MrGuato
diff --git a/‎public/posts/2026-04-12/hero.png‎
95.8 KB b/‎public/posts/2026-04-12/hero.png‎
95.8 KB
diff --git a/‎src/content/posts/2026-4-12-headlamp-on-k3s-kubernetes-ui.md‎
Lines changed: 181 additions & 0 deletions b/‎src/content/posts/2026-4-12-headlamp-on-k3s-kubernetes-ui.md‎
Lines changed: 181 additions & 0 deletions
@@ -0,0 +1,181 @@
+---
+title: "Headlamp on k3s: a read-only Kubernetes UI behind a Cloudflare Tunnel"
+description: "Why I added Headlamp to my homelab cluster, how it slots into my FluxCD GitOps pattern, and the four ways I broke it before it worked."
+Date: 2026-04-12
+hero: posts/2026-04-12/hero.png
+tags: [kubernetes, k3s, fluxcd, helm, gitops, headlamp, cloudflare-tunnel, homelab, security]
+---
+
+I run a four-node k3s cluster at home, three Raspberry Pi 4s and a Lenovo ThinkStation. Everything is managed through FluxCD, all secrets are encrypted with SOPS, and every app is exposed only through Cloudflare Tunnels gated by Zero Trust email OTP. No open ports.
+
+For the last several months I've been doing all my cluster inspection through `kubectl` and Grafana dashboards. That works fine for me, but I've been wanting a proper UI for two reasons:
+
+1. When something is broken, jumping between terminals to query different resource types is slower than scanning a dashboard.
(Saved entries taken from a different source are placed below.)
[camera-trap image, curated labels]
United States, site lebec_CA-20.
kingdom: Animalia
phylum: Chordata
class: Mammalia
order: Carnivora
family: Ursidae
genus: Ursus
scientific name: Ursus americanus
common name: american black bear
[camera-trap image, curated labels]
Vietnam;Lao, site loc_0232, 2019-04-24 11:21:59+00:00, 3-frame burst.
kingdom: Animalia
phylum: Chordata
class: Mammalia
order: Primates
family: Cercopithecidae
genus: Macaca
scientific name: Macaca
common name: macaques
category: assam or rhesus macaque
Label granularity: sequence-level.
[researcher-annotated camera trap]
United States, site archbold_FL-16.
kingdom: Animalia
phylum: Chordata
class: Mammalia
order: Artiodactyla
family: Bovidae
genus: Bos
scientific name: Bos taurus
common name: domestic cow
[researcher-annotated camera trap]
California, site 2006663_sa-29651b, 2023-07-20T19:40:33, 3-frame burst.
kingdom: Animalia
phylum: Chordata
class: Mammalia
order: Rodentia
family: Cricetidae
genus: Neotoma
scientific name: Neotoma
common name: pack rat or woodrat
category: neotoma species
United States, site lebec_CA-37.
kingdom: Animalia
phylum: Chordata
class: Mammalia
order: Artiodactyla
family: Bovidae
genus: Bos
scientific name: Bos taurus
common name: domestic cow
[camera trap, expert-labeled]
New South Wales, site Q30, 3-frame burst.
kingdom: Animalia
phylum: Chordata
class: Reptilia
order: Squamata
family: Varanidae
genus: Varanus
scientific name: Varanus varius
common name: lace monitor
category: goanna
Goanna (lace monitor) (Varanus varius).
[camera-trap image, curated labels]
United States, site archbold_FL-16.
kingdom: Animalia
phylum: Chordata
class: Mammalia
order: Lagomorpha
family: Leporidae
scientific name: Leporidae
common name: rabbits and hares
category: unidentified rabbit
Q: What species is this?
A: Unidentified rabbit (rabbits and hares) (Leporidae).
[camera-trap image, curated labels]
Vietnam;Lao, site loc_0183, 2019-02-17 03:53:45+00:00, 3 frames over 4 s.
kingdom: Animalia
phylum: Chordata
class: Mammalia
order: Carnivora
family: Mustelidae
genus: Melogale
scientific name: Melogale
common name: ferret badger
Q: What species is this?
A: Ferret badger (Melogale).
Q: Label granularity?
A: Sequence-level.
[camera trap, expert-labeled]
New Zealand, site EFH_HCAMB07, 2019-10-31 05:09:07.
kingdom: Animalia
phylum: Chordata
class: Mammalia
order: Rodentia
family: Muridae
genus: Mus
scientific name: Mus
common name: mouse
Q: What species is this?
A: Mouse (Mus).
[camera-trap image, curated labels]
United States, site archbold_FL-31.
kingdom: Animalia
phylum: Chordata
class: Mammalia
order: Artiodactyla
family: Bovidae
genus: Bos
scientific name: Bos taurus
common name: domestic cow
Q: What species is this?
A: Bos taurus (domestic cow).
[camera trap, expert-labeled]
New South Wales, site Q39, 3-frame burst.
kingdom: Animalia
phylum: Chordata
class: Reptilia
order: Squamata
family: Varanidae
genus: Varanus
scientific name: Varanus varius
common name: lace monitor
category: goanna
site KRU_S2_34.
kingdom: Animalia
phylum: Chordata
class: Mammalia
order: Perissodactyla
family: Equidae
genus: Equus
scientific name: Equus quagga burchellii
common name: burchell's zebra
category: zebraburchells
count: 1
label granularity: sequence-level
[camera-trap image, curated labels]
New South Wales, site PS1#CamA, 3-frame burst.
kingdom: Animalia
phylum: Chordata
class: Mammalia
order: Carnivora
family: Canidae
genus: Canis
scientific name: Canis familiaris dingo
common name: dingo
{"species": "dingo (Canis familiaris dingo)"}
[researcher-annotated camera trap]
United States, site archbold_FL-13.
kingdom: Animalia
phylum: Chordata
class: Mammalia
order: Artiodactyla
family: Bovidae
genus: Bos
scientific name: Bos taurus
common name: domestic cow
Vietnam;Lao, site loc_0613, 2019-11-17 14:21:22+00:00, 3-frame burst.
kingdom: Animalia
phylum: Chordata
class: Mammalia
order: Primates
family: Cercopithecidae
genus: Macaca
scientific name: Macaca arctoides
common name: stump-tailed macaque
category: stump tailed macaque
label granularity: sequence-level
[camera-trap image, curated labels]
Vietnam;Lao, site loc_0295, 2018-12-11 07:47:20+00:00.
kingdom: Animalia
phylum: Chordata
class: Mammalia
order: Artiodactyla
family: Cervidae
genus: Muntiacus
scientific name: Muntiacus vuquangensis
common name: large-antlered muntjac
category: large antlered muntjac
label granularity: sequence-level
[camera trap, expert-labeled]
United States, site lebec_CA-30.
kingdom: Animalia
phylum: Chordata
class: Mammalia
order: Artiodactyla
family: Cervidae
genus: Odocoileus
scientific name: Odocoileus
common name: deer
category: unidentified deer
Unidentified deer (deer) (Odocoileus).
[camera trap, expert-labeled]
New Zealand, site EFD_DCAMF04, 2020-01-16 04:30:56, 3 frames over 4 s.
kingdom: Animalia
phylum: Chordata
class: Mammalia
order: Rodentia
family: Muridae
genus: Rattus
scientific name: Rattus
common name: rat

+2. I want the option to demo the cluster to people without making them learn `kubectl`.
+
+The default Kubernetes Dashboard has a checkered security history and feels dated. After looking around, I picked **Headlamp**, it's now part of Kubernetes SIG UI, it's actively maintained, the chart is clean, and it plays well with a least-privilege RBAC posture.
+
+This post walks through what I deployed, why each piece is there, and the four mistakes I made along the way. The mistakes are the most useful part.
+
+## What I built
+
+Five pieces, all under `apps/base/headlamp/` in my GitOps repo:
+
+- **HelmRelease** pinning chart `0.41.0`, with the chart's own Ingress disabled (I use Traefik IngressRoute instead) and the chart's ClusterRoleBinding pointed at the built-in `view` ClusterRole.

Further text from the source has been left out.